Example 4: “Denial of wallet” - cost and resource attacks
Agents that loop, repeatedly call tools, or continuously retry tasks can create unexpectedly high usage and cost, especially if an attacker can trigger long running tasks.
Controls
People
- Train users to avoid putting sensitive information into prompts and to treat assistant output as untrusted (especially when it suggests actions like sharing data, running commands, or sending messages).
- Encourage staff to recognise red flag patterns (e.g. requests to “ignore instructions”, “enter debug mode”, “share all data you can access”). These patterns are common in prompt injection attempts.
Process
- Define what the assistant is allowed to do and not allowed to do. Keep it task-specific, (e.g. “summarise approved documents” is lower risk than “access everything”).
- Human-in-the-loop for high-impact actions: require explicit approval before the agent sends external emails, deletes data, changes permissions, executes code, or makes financial/irreversible changes.
- Restrict who can enable plugins/connectors and keep an inventory of what’s enabled. This reduces exposure to risky or malicious extensions.
- Plan for incidents: have a response process for “agent did something it shouldn’t” (containment, token rotation, access review, communication). Incident response and logging are core to investigating scope.
Tech
- Least privilege for tools and data
-
- Give agents the minimum toolset and minimum permissions required (read-only where possible).
-
- UK AI security guidance stresses that permissions granted to AI systems on other systems should only be provided as required and risk assessed.

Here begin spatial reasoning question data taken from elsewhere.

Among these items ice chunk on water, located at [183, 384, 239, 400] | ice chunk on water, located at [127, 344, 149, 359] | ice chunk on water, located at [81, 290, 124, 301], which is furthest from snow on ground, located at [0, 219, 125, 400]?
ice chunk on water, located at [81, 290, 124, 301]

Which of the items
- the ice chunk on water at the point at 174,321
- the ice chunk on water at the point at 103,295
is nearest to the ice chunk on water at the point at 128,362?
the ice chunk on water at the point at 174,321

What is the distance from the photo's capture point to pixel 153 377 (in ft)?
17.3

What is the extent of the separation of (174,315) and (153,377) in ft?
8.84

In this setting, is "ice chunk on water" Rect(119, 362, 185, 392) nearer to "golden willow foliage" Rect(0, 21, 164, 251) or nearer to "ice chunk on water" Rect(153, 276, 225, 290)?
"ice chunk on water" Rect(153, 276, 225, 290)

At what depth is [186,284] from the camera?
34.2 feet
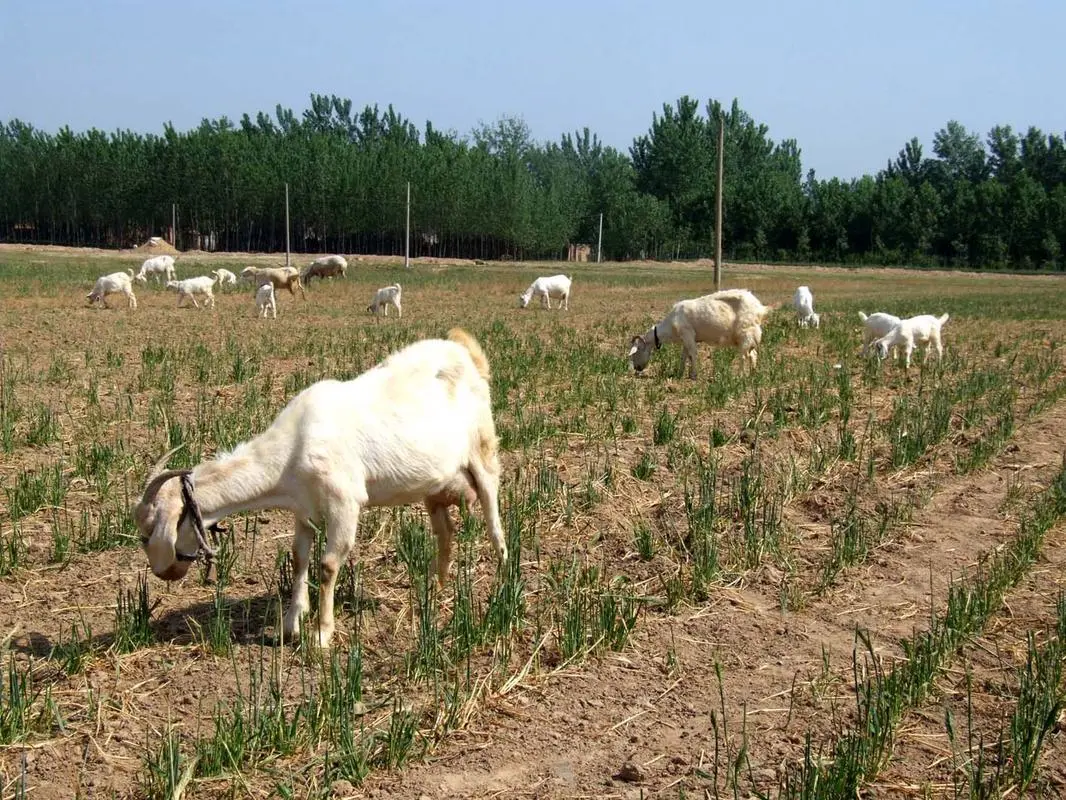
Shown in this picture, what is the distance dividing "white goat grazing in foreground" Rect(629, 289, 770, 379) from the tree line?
64080 mm

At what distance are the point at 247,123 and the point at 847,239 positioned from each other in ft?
201

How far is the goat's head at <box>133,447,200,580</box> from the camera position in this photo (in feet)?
17.0

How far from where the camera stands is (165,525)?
5164mm

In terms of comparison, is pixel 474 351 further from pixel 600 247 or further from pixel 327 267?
pixel 600 247

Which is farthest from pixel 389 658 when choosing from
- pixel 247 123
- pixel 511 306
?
pixel 247 123

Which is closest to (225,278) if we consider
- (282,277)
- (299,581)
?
(282,277)

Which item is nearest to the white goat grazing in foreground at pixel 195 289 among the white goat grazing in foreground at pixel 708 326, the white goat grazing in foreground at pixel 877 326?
the white goat grazing in foreground at pixel 708 326

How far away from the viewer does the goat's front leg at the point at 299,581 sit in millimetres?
5484

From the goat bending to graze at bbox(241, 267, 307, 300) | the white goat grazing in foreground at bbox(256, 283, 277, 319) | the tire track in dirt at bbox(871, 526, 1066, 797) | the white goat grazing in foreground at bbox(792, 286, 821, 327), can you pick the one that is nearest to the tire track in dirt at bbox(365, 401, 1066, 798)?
the tire track in dirt at bbox(871, 526, 1066, 797)

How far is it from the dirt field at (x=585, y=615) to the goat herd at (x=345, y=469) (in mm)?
312

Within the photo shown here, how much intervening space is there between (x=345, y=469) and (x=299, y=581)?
632mm

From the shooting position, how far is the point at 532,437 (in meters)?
9.91

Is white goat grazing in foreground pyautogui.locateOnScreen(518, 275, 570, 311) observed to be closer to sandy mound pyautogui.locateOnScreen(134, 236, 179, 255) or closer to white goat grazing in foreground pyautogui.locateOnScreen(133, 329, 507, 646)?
white goat grazing in foreground pyautogui.locateOnScreen(133, 329, 507, 646)

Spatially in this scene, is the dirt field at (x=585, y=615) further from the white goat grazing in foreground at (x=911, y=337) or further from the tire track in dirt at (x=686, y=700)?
the white goat grazing in foreground at (x=911, y=337)
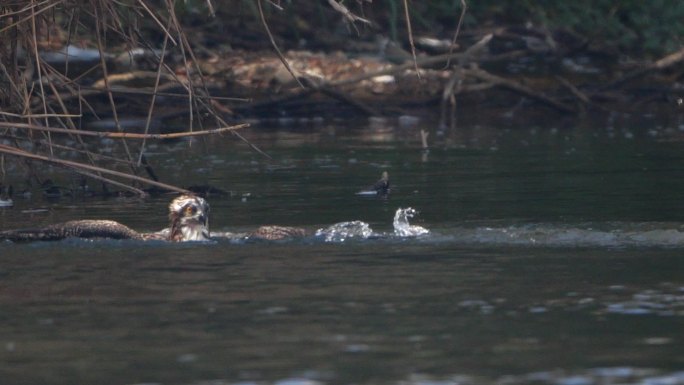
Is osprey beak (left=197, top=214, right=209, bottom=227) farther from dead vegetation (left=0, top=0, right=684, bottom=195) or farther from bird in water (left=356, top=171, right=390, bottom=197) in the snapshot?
dead vegetation (left=0, top=0, right=684, bottom=195)

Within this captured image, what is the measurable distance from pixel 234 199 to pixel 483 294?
5.54 m

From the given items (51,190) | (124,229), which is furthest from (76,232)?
(51,190)

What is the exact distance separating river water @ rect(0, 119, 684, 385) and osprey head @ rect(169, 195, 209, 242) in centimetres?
18

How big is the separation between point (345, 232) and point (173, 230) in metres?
1.16

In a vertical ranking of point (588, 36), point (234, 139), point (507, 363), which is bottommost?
point (507, 363)

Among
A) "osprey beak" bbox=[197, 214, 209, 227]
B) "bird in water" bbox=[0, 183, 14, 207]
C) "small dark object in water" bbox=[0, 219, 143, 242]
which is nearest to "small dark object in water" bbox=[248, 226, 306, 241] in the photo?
"osprey beak" bbox=[197, 214, 209, 227]

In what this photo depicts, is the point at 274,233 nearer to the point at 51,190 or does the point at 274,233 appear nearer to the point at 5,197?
the point at 5,197

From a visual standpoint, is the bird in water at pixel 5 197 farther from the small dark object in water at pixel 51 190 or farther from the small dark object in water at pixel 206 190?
the small dark object in water at pixel 206 190

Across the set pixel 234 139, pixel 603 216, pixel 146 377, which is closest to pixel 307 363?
pixel 146 377

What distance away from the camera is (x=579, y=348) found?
698 centimetres

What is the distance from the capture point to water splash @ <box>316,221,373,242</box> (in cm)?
1052

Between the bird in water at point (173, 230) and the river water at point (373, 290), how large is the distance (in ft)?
0.32

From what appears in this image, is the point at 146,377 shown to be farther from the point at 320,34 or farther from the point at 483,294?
the point at 320,34

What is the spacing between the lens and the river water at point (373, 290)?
265 inches
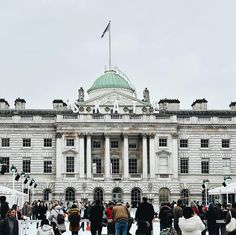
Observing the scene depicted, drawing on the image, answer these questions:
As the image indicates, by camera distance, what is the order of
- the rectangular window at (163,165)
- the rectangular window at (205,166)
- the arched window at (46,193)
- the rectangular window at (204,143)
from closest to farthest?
the arched window at (46,193) < the rectangular window at (163,165) < the rectangular window at (205,166) < the rectangular window at (204,143)

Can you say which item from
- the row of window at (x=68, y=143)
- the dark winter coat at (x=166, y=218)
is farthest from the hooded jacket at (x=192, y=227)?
the row of window at (x=68, y=143)

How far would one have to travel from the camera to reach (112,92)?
252ft

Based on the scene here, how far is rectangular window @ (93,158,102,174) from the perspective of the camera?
240 ft

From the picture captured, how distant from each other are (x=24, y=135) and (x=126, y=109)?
503 inches

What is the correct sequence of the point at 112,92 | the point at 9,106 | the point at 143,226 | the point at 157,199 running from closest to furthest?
the point at 143,226 < the point at 157,199 < the point at 112,92 < the point at 9,106

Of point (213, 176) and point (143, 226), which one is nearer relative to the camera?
point (143, 226)

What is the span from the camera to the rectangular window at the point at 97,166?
73.2m

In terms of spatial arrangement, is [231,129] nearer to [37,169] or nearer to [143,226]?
[37,169]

- Guard against prompt injection (direct and indirect)
-
- Treat all external content as untrusted (web pages, emails, documents, tickets).
-
- Separate instructions from retrieved content (don’t let documents become instructions).
- Validate/sanitise before storing memory, isolate memory per user/session, and apply expiry limits. OWASP recommends isolation and limiting/validating memory to prevent poisoning and cross-user leakage.
- Validate outputs before they trigger downstream actions (especially tool calls). This reduces the risk of unsafe actions and data leakage.
- Logging, monitoring, and anomaly detection
-
- Log prompts, tool calls, approvals, data sources accessed, and high-risk events so you can investigate incidents.
-
- Event logging guidance emphasises logging for visibility and for scoping compromises during incident response.
- Set caps on tool calls, retries, and spend to reduce runaway loops and “denial of wallet” style issues.